入荷分は連載初期の1〜4集で、今ではクラシックカメラやオールドレンズに類するカメラやレンズが新製品として紹介されています。
昭和32年より連載の始まったこのシリーズは、新製品のカメラやレンズをアサヒカメラの「ドクター」達が徹底的に調査研究するという企画でした。歴代のドクターには木村伊兵衛はじめ貫井提吉、中川一夫といった、凄いけれど興味のない人にはさっぱり「誰?」な顔ぶれが居並んでいました。
時に製品をバラバラに分解しながら「ここは良い、ここはこう改めるべきだ」「こんな不具合があった」「規格値に対して実測値はこうだった。

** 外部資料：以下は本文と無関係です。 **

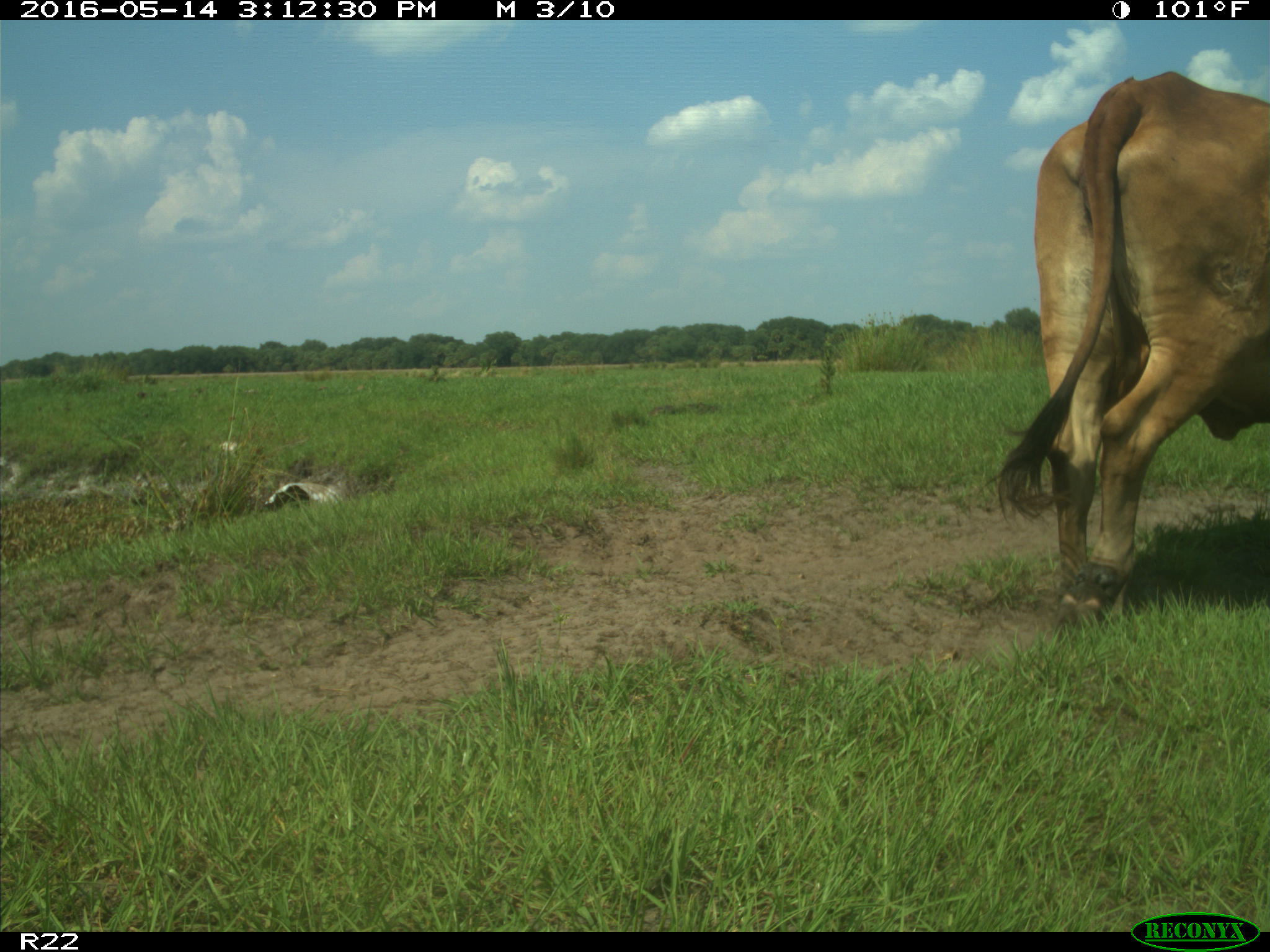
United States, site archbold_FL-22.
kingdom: Animalia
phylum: Chordata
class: Mammalia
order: Artiodactyla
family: Bovidae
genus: Bos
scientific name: Bos taurus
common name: domestic cow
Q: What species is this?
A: Bos taurus (domestic cow).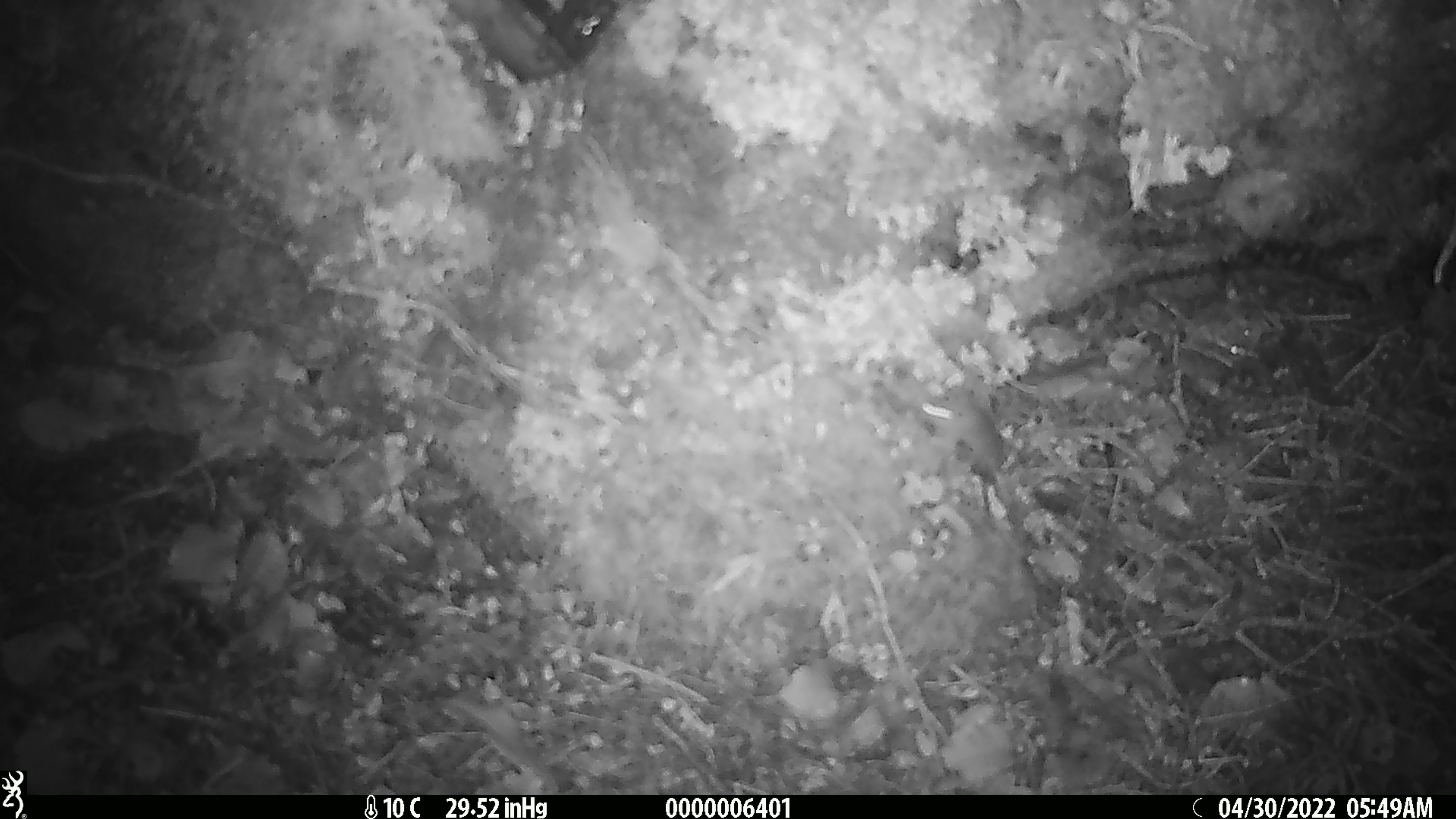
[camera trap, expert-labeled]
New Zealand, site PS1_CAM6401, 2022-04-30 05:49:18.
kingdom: Animalia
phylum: Chordata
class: Mammalia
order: Rodentia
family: Muridae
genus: Mus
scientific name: Mus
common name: mouse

素晴らしい/さっぱりダメだ」といった具合に進行する内容はそれだけでも楽しめますが、たまにドクターの指摘が見当外れだったりすると、メーカー側が回答でやんわりとやり返したりするところなども面白いです。
戦前のコンタックスをコピーしたソ連のキエフは、
酷評されています
見出し以外はまったくフォローになっていない総評
縦走りの鎧戸シャッターの機構も図解されています
マニアックな世界をお洒落にフワッと案内してくれる昨今のムックのような専門書風雑誌とは性格の異なる当時の専門誌です。はじめから突っ込んだ内容で遠慮なしに畳み掛けて来ますので、ムック程度ではもう薬が効かなくなってしまったという方や、内容の焼き直しやちょうちん記事ばかりの今の専門誌に辟易されている方へおすすめします。連載初期のそんたく無しのシビアな評価は読み応えがあります。
なお、本品は新品書籍ではなく古書です。